(Given entries begins)

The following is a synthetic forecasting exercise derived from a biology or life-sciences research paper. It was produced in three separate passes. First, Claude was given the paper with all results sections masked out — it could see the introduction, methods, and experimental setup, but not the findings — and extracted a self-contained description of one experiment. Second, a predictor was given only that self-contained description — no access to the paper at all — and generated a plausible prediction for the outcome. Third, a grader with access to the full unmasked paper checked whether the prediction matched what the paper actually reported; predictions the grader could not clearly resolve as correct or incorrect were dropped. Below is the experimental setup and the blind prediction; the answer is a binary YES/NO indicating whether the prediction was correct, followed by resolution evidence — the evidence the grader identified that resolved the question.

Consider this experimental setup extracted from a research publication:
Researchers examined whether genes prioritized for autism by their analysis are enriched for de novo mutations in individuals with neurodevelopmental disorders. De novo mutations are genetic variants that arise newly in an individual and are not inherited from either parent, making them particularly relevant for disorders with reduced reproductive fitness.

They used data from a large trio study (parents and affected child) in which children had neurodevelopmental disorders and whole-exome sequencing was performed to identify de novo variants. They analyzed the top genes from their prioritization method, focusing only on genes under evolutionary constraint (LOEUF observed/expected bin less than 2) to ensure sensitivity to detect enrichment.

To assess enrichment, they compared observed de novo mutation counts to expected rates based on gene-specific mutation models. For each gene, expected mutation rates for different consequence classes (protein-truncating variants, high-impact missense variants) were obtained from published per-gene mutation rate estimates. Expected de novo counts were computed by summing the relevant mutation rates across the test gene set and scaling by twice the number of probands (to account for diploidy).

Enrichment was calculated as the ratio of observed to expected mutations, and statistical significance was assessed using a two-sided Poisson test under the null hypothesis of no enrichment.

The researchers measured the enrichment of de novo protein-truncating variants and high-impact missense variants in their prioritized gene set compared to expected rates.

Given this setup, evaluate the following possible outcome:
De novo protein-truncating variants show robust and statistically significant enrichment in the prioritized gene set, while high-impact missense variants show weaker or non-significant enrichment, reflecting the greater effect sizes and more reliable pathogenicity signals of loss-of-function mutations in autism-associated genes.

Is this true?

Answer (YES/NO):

(Given entries ends)

Retype each record. Keep every character as it is.

The following is a synthetic forecasting exercise derived from a biology or life-sciences research paper. It was produced in three separate passes. First, Claude was given the paper with all results sections masked out — it could see the introduction, methods, and experimental setup, but not the findings — and extracted a self-contained description of one experiment. Second, a predictor was given only that self-contained description — no access to the paper at all — and generated a plausible prediction for the outcome. Third, a grader with access to the full unmasked paper checked whether the prediction matched what the paper actually reported; predictions the grader could not clearly resolve as correct or incorrect were dropped. Below is the experimental setup and the blind prediction; the answer is a binary YES/NO indicating whether the prediction was correct, followed by resolution evidence — the evidence the grader identified that resolved the question.

Consider this experimental setup extracted from a research publication:
Researchers examined whether genes prioritized for autism by their analysis are enriched for de novo mutations in individuals with neurodevelopmental disorders. De novo mutations are genetic variants that arise newly in an individual and are not inherited from either parent, making them particularly relevant for disorders with reduced reproductive fitness.

They used data from a large trio study (parents and affected child) in which children had neurodevelopmental disorders and whole-exome sequencing was performed to identify de novo variants. They analyzed the top genes from their prioritization method, focusing only on genes under evolutionary constraint (LOEUF observed/expected bin less than 2) to ensure sensitivity to detect enrichment.

To assess enrichment, they compared observed de novo mutation counts to expected rates based on gene-specific mutation models. For each gene, expected mutation rates for different consequence classes (protein-truncating variants, high-impact missense variants) were obtained from published per-gene mutation rate estimates. Expected de novo counts were computed by summing the relevant mutation rates across the test gene set and scaling by twice the number of probands (to account for diploidy).

Enrichment was calculated as the ratio of observed to expected mutations, and statistical significance was assessed using a two-sided Poisson test under the null hypothesis of no enrichment.

The researchers measured the enrichment of de novo protein-truncating variants and high-impact missense variants in their prioritized gene set compared to expected rates.

Given this setup, evaluate the following possible outcome:
De novo protein-truncating variants show robust and statistically significant enrichment in the prioritized gene set, while high-impact missense variants show weaker or non-significant enrichment, reflecting the greater effect sizes and more reliable pathogenicity signals of loss-of-function mutations in autism-associated genes.

Is this true?

Answer (YES/NO):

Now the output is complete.